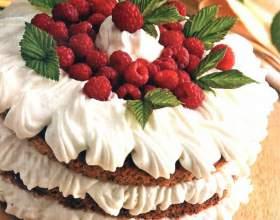 Торт «малиновый» с мятой фото
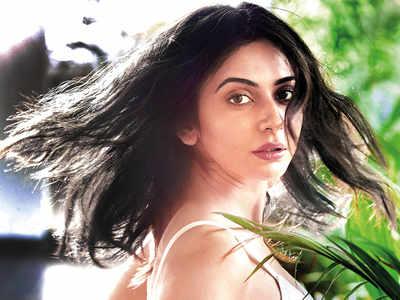 Rakul Preet Singh rues finding out about the cancelled shoot of her upcoming film after Arjun Kapoor tested Covid-19 positive, only on boarding the flight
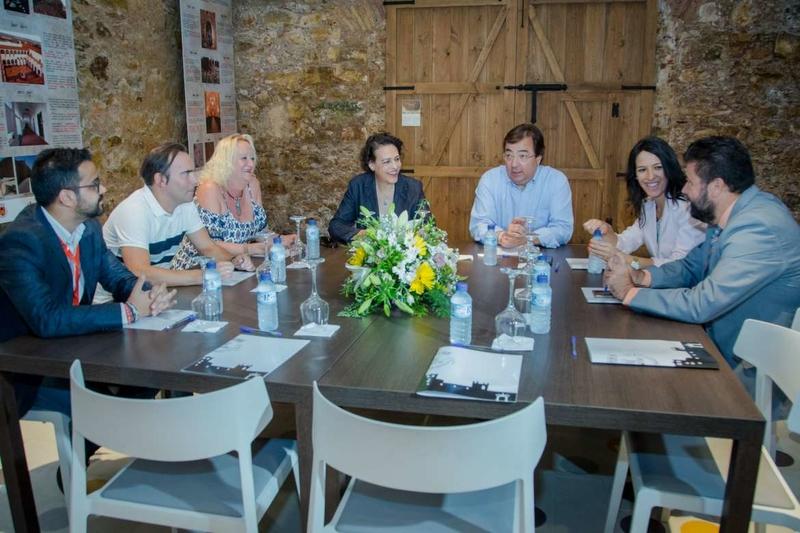 El presidente de la Junta de Extremadura y la ministra de Trabajo se reúnen con los agentes sociales y económicos en Olivenza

● ACTION ITEM
The reply has to reproduce every line above verbatim and contain no pictures.

● WRITTEN SOLUTION
 Торт «малиновый» с мятой фото
 Rakul Preet Singh rues finding out about the cancelled shoot of her upcoming film after Arjun Kapoor tested Covid-19 positive, only on boarding the flight
 El presidente de la Junta de Extremadura y la ministra de Trabajo se reúnen con los agentes sociales y económicos en Olivenza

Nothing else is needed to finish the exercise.